Suppose that $X,Y \sim N(\theta,1)$ where $\theta$ is an outcome of the prior distribution $N(\mu,\sigma^2)$. Then I want to verify that $$ \int_\mathbb{R} \mathbb{E}_\theta[X\mid Y]N(\mu,\sigma^2)(d\theta) = \frac{\mu+\sigma^2X}{1+\sigma^2}. $$ Can anyone help me? In particular, I am stuck trying to work on $\mathbb{E}_\theta[X\mid Y]$. I have tried writing this out as: $$ \mathbb{E}_\theta[X\mid Y=y]=\int_\mathbb{R}xf_{X\mid Y}(x \mid y)dx $$ but this doesn't seem to lead anywhere.
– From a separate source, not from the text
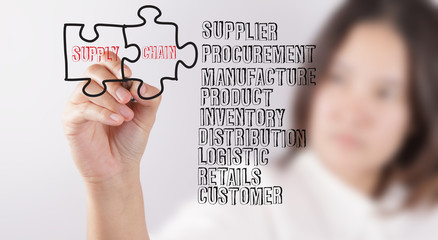 draws puzzle and supply chain
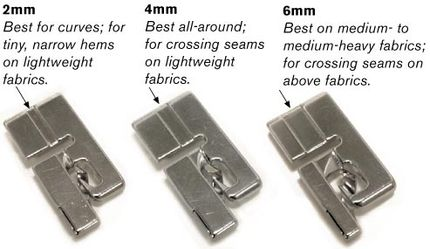 Narrow-hemming presser foot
I need to use that I know both the marginals distributions for $X$ and $Y$ and that inside the outer integral $\theta$ is fixed.


To provide a bit of context, this is from reformulated from an example of strategies in bandit problems in a Reinforcement Learning text book ($X$ and $Y$ being rewards in different rounds). As I am fairly new to the Bayesian point of view, this might be a simple problem but I still struggle quite a bit.